Licht Is Uit? eProseed Shines the Light on IoT and Design Patterns with TopCasuS

Mon, 2015-09-21 04:27

At the Oracle government and innovation event held in Rotterdam in the Netherlands, Oracle partner eProseed demoed a public sector solution that brought together the Internet of Things (IoT) and Activity Based Working (hat tip: Erik Veldhoen [@erikveldhoen]) to enhance business processes for customers: TopCasuS.  Oracle Applications User Experience design patterns and guidance helped eProseed to build a great solution in a productive and consistent way. eProseed NL managing partner, Lonneke Dikmans (@lonnekedikmans) explains more.

Overheid en Innovatie

Tijdens de Oracle Overheid en Innovatie beurs liet eProseed met hun oplossing voor gemeenten en centrale overheid zien hoe je met behulp van Internet of Things (IoT) bedrijfsprocessen kan optimaliseren en verbeteren. TopCasuS is gebaseerd op Gemma 2.0 principes en het concept ‘activity based working’. Dit betekent dat de gebruiker toegang heeft tot de juist informatie op het juiste moment.

TopCasuS UI using Oracle Alta UI

TopCasuS gebruikt Oracle Alta UI 

Op dit moment zijn de volgende modules beschikbaar:

  • Sociaal domein. Enterprise-grade oplossing voor gemeenten die hen ondersteunt bij het uitvoeren van de drie decentralisaties;
  • Openbare ruimte. Module die gemeenten helpt de openbare gemeente schoon, heel en veilig te houden;
  • Shared services. Module voor gemeenten die fuseren of een shared service aan het inrichten zijn.

Licht Is Uit

De openbare ruimte wordt niet alleen schoon, heel en veilig gehouden met behulp van regulier onderhoud, maar ook door te reageren op meldingen. De meldingen kunnen worden gedaan door burgers via een app of the gemeentelijke website, door ambtenaren en ketenpartners en door gebruik te maken van IoT technieken.

Luc and Lonneke demo at the event

Lonneke en Luc op het evenement met Licht Is Uit

Tijdens het evenement demonstreerden ze het volgende scenario:

  1. Een lichtsensor in een fietstunnel meet de hoeveelheid licht in de tunnel. Mensen voelen zich veilig in een verlichte tunnel. 
  2. Als de tunnel donker is, bijvoorbeeld omdat het licht stuk is, wordt een notificatie verzonden naar het meldingen buitenruimte proces. 
  3. De ambtenaar die verantwoordelijk is voor het gebied van de fietstunnel ontvangt een notificatie dat er een nieuwe zaak is gestart en hij pakt deze op, op dezelfde manier als wanneer een burger of college de melding gedaan zou hebben.

English Language Version

The eProseed TopCasuS solution is based on Gemma 2.0 principles and Erik Veldhoen's (@erikveldhoen) concept of Activity Based Working. This means that the user has access to the right information at the right time. Right now, the following modules are available:

  • Social services. Enterprise grade solution for municipalities (Dutch local government) to support the implementation of new laws about youth care, work, and decentralized social support.
  • Public domain. Module to help municipalities to keep public services and the environment safe, clean, and working properly.
  • Shared services. Module to support municipalities when merging and when they need to implement shared services.

• Material provided
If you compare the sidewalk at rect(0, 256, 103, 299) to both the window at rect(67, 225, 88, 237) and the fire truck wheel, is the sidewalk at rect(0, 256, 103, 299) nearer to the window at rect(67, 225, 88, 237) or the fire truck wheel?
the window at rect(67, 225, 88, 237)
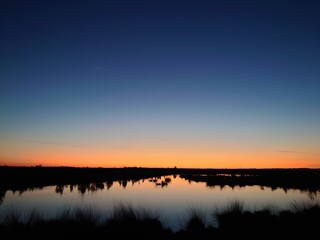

• Request 1
From the TopCasuS article, copy the stretch from "Luc and Lonneke" through "een verlichte tunnel." word for word.
• Request 2
In the TopCasuS article, in which city was the Oracle government and innovation event held?
• Request 3
Translate this sentence from the TopCasuS article into English: "Mensen voelen zich veilig in een verlichte tunnel."

• Expected answer 1
Luc and Lonneke demo at the event

Lonneke en Luc op het evenement met Licht Is Uit

Tijdens het evenement demonstreerden ze het volgende scenario:

  1. Een lichtsensor in een fietstunnel meet de hoeveelheid licht in de tunnel. Mensen voelen zich veilig in een verlichte tunnel.

• Expected answer 2
Rotterdam, in the Netherlands.

• Expected answer 3
People feel safe in a lit tunnel.